[Begin INPUT MATERIAL]

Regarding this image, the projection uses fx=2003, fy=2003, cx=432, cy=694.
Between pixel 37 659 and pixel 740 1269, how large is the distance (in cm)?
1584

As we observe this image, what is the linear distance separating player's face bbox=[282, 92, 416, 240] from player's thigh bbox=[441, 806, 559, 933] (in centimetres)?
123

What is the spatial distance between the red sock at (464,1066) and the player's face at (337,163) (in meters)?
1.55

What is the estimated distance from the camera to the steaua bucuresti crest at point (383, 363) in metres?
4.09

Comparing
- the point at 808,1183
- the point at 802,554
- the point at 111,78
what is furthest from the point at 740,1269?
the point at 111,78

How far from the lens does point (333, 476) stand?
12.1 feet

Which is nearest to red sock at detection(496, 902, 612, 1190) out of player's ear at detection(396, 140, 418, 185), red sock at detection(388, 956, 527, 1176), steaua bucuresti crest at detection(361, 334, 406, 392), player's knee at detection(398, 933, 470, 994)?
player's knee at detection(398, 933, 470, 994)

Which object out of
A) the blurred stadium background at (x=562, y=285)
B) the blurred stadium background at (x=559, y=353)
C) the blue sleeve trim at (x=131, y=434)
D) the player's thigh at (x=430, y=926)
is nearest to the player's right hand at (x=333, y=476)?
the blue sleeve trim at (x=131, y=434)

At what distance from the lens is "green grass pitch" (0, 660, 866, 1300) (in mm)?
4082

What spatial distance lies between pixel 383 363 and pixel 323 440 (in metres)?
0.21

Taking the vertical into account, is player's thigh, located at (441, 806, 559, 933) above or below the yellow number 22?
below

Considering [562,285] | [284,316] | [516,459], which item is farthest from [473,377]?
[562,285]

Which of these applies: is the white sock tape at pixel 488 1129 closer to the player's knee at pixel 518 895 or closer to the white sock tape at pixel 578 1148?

[End INPUT MATERIAL]

Output each line of the entries above as a JSON array of strings, with one string per line and blank lines omitted.

[
  "Regarding this image, the projection uses fx=2003, fy=2003, cx=432, cy=694.",
  "Between pixel 37 659 and pixel 740 1269, how large is the distance (in cm)?",
  "1584",
  "As we observe this image, what is the linear distance separating player's face bbox=[282, 92, 416, 240] from player's thigh bbox=[441, 806, 559, 933] (in centimetres)?",
  "123",
  "What is the spatial distance between the red sock at (464,1066) and the player's face at (337,163) (in meters)?",
  "1.55",
  "What is the estimated distance from the camera to the steaua bucuresti crest at point (383, 363) in metres?",
  "4.09",
  "Comparing",
  "- the point at 808,1183",
  "- the point at 802,554",
  "- the point at 111,78",
  "what is furthest from the point at 740,1269?",
  "the point at 111,78",
  "How far from the lens does point (333, 476) stand?",
  "12.1 feet",
  "Which is nearest to red sock at detection(496, 902, 612, 1190) out of player's ear at detection(396, 140, 418, 185), red sock at detection(388, 956, 527, 1176), steaua bucuresti crest at detection(361, 334, 406, 392), player's knee at detection(398, 933, 470, 994)?",
  "player's knee at detection(398, 933, 470, 994)",
  "Which object out of",
  "A) the blurred stadium background at (x=562, y=285)",
  "B) the blurred stadium background at (x=559, y=353)",
  "C) the blue sleeve trim at (x=131, y=434)",
  "D) the player's thigh at (x=430, y=926)",
  "is nearest to the player's right hand at (x=333, y=476)?",
  "the blue sleeve trim at (x=131, y=434)",
  "At what distance from the lens is \"green grass pitch\" (0, 660, 866, 1300) (in mm)?",
  "4082",
  "What spatial distance lies between pixel 383 363 and pixel 323 440 (in metres)?",
  "0.21",
  "Taking the vertical into account, is player's thigh, located at (441, 806, 559, 933) above or below the yellow number 22?",
  "below",
  "Considering [562,285] | [284,316] | [516,459], which item is farthest from [473,377]?",
  "[562,285]",
  "Which of these applies: is the white sock tape at pixel 488 1129 closer to the player's knee at pixel 518 895 or closer to the white sock tape at pixel 578 1148?"
]